* YOUR TASKS *
a) According to the meat pie recipe, what can health-conscious cooks use in place of the beef?
b) Arrange the lines of the listing as a JSON list of strings, one string per line with blank lines omitted, starting with the line containing "Examining the picture, from" and going on through the line containing "A: 816 centimetres".

* SOURCE EXCERPT *
Oswald Rivera

Author, Warrior, and Teacher

Author: Oswald Rivera (page 1 of 74)

MEAT PIE

I  call this recipe a Meat Pie although it’s not a pie in the traditional sense. Basically it’s braised beef with a sour cream topping. I know, it’s a weird combination. Yet the result is delicious, and something out of the ordinary. Take a chance on it. You won’t be disappointed.

Let me add that, for the health conscious you can substitute ground chicken or turkey for the beef given in the recipe.  Impress everyone in your circle with this one.

MEAT PIE

Ingredients:

I pound ground beef
3 tablespoons olive  oil
1 medium onion, peeled and chopped
2 cloves garlic, peeled and chopped
1 pound ground beef
½ teaspoon oregano
½ teaspoon fresh thyme leaves or ¼ teaspoon dried
Salt and ground black pepper to taste
1 (16 oz.) container sour cream
1 packet Sazón Goya or Sa-són Accent
2 hard-boiled eggs, sliced in half

Instructions:

  1.  Heat olive oil in a frypan or skillet over medium heat.

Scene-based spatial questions

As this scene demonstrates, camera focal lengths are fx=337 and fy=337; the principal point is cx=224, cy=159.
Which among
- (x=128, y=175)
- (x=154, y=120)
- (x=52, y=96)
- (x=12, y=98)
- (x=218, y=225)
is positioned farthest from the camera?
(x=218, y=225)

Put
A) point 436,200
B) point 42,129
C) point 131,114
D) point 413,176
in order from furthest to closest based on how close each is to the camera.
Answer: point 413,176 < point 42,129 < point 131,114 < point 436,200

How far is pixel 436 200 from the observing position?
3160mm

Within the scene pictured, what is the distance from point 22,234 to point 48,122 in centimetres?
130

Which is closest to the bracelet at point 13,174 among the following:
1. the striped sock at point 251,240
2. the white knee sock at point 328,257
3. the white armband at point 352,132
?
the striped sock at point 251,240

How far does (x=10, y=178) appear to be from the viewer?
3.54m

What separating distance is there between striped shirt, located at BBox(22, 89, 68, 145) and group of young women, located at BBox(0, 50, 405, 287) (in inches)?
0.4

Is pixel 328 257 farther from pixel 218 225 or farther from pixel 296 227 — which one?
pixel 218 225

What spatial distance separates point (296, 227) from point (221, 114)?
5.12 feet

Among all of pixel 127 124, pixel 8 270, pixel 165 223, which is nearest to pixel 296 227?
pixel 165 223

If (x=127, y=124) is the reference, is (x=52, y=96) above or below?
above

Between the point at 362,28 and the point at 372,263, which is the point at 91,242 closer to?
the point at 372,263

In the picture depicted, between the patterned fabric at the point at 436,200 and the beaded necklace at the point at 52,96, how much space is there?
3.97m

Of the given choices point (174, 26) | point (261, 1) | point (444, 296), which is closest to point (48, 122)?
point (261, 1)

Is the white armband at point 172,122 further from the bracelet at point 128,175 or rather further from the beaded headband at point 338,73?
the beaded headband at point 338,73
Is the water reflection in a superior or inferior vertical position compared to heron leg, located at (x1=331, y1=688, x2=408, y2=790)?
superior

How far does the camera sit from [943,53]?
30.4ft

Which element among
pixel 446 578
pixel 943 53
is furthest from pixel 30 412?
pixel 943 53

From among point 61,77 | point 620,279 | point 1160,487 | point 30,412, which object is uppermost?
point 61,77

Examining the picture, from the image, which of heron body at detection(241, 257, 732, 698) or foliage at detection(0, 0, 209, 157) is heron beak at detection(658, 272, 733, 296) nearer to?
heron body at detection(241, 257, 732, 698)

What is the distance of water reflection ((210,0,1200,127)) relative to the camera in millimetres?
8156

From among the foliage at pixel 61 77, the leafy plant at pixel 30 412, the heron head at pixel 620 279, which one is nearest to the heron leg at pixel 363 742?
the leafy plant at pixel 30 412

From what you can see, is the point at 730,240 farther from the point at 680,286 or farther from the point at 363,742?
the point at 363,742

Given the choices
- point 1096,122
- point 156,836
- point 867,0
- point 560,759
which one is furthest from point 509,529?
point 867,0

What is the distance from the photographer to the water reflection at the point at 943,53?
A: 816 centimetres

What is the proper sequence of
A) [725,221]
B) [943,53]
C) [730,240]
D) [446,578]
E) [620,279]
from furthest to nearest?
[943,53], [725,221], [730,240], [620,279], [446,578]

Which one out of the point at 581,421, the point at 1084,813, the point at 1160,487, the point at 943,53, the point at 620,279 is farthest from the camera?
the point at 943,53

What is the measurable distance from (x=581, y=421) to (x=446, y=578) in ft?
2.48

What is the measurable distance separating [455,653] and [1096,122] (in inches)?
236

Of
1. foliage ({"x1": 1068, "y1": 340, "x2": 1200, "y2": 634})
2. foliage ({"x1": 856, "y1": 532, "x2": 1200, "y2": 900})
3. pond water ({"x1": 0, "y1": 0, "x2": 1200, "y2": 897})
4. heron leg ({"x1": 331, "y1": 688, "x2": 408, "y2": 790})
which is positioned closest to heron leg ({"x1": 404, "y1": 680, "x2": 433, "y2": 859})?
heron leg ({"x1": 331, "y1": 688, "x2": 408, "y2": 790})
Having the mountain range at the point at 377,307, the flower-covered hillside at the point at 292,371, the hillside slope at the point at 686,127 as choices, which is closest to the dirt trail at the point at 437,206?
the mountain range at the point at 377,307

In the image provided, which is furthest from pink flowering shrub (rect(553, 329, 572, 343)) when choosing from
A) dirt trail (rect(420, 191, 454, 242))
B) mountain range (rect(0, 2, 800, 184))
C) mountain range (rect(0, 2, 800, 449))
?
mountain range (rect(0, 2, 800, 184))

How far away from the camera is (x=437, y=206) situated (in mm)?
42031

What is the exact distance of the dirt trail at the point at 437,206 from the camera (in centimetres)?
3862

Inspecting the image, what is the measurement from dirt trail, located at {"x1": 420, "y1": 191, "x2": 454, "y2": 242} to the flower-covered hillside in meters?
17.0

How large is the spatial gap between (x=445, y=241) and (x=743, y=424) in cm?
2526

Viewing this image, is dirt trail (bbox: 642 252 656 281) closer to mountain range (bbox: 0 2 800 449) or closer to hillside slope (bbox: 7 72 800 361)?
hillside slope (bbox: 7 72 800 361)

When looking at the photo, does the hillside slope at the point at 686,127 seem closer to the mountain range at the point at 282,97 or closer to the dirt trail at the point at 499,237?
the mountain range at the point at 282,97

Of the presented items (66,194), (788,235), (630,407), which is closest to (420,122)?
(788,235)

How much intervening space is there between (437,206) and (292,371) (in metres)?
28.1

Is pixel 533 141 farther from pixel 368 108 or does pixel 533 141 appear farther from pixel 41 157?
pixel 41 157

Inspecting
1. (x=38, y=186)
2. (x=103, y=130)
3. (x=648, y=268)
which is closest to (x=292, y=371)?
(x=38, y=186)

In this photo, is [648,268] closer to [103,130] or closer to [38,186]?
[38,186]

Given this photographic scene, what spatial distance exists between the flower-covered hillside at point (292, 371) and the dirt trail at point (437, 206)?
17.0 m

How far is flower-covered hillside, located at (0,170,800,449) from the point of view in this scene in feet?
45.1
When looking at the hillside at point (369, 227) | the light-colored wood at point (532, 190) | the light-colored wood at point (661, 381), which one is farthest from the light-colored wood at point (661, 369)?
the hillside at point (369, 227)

* ANSWERS GIVEN *
a) Ground chicken or turkey.

b)
[
  "Examining the picture, from the image, which of heron body at detection(241, 257, 732, 698) or foliage at detection(0, 0, 209, 157) is heron beak at detection(658, 272, 733, 296) nearer to?",
  "heron body at detection(241, 257, 732, 698)",
  "What is the distance of water reflection ((210,0,1200,127)) relative to the camera in millimetres?",
  "8156",
  "From among the foliage at pixel 61 77, the leafy plant at pixel 30 412, the heron head at pixel 620 279, which one is nearest to the heron leg at pixel 363 742?",
  "the leafy plant at pixel 30 412",
  "From what you can see, is the point at 730,240 farther from the point at 680,286 or farther from the point at 363,742?",
  "the point at 363,742",
  "Given the choices",
  "- point 1096,122",
  "- point 156,836",
  "- point 867,0",
  "- point 560,759",
  "which one is furthest from point 509,529?",
  "point 867,0",
  "What is the distance from the photographer to the water reflection at the point at 943,53?",
  "A: 816 centimetres"
]